1.- Hypoxia signalling by reactive oxygen and nitrogen species

New redox proteomics techniques for thiol groups (see below) have allowed us to identify several proteins that are differentially oxidised in the acute response of endothelial cells subjected to hypoxia. A marked increase in protein S-nitrosylation and nitration has also been observed, pointing to an increase in reactive nitrogen species (RNS). New methods have been developed to accurately measure superoxide production in hypoxia. This has allowed us to measure this production at precise moments of acute hypoxia, and has shown that different cell types produce a "burst" of superoxide in acute hypoxia, which can be a signal of cell adaptation through acute responses as well as activation of the HIF pathway.

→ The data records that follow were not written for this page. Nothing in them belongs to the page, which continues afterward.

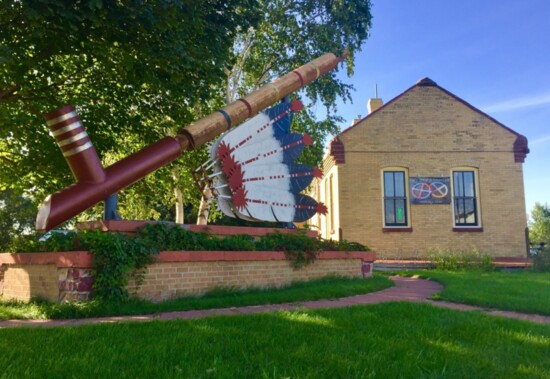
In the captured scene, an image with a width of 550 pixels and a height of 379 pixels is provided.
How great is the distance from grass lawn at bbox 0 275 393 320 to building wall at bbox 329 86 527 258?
9914mm

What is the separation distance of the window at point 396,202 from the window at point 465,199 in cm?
204

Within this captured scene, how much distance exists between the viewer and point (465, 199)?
60.5 feet

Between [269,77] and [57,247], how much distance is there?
11691 millimetres

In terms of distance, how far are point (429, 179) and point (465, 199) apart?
5.67ft

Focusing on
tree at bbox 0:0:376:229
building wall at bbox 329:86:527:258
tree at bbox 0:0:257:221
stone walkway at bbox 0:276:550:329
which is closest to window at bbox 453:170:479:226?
building wall at bbox 329:86:527:258

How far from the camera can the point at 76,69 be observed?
10008mm

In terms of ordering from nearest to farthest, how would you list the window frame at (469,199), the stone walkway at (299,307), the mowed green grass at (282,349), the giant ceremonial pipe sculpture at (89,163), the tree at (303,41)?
1. the mowed green grass at (282,349)
2. the stone walkway at (299,307)
3. the giant ceremonial pipe sculpture at (89,163)
4. the tree at (303,41)
5. the window frame at (469,199)

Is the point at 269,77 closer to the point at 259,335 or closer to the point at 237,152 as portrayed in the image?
the point at 237,152

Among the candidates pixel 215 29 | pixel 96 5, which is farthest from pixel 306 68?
pixel 96 5

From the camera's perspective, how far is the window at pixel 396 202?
18312 mm

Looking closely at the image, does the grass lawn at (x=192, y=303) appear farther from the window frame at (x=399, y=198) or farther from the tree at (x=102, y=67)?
the window frame at (x=399, y=198)

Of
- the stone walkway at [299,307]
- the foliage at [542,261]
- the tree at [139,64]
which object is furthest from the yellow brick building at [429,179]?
the stone walkway at [299,307]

Currently the group is researching the mechanisms that lead to this acute production of superoxide. Hypoxia thus activates the Na⁺/Ca²⁺ exchange between the mitochondria and the cytoplasm, and the inhibition or silencing of the mitochondrial exchanger (NCLX) inhibits the "burst" of superoxide and the activation of the HIF pathway in cerebral tissues and cells. On conducting a more in-depth look into mechanisms that connect acute hypoxia with NCLX activation, mitochondrial complex I has been found to be involved in the activation of NCLX and the production of superoxide, in line with the role as an acute oxygen sensor that has been attributed to this complex. Additional preliminary results show that NCLX inhibition could also inhibit ROS production in reperfusion. The use of NCLX inhibitor has been patented as a new tool to inhibit ROS production and the HIF pathway, which could be useful when it comes to treating diseases in which these two factors are both present.

Future lines of research in this field:

• Study of ROS production mechanisms and signalling in acute hypoxia, and the role of mitochondria as oxygen sensors.
• NO production mechanisms and identification of S-nitrosylated proteins in acute hypoxia.
• NO production mechanisms in reperfusion, and the role of OXPHOS and NCLX complexes.
• Application of NCLX inhibition to the treatment of diseases: neurodegenerative diseases (Alzheimer's and Parkinson's – both of which are currently included in the research into animal models in collaboration with Manuela García López's group); lesions due to ischemia/reperfusion (stroke, myocardial infarction).

2.- Redox proteomics and oxidative post-translational modifications.

The functional role of S-nitrosylation has been analysed in various proteins through different collaborations. We have contributed to drawing up new hypotheses in the field of NO signalling and have looked at the role this modification plays in the immune system and in neuronal plasticity. We have developed methods for the detection of post-translational oxidative modifications of cysteine (redox proteomics of thiol groups), using fluorescent and 2DE marking, which we have applied to the study of hypoxia signalling (described above), acute pancreatitis and neurogenesis. In collaboration with Jesús Vázquez's group (currently in the CNIC), we have developed a redox proteomics method for thiol groups based on high performance LC-MS/MS. We are currently developing the application of this method to clinical samples, beginning with research into redox proteomics for thiol groups from heart valves, comparing samples of two diseases that result in replacing valves with normofunctional valves from heart donors.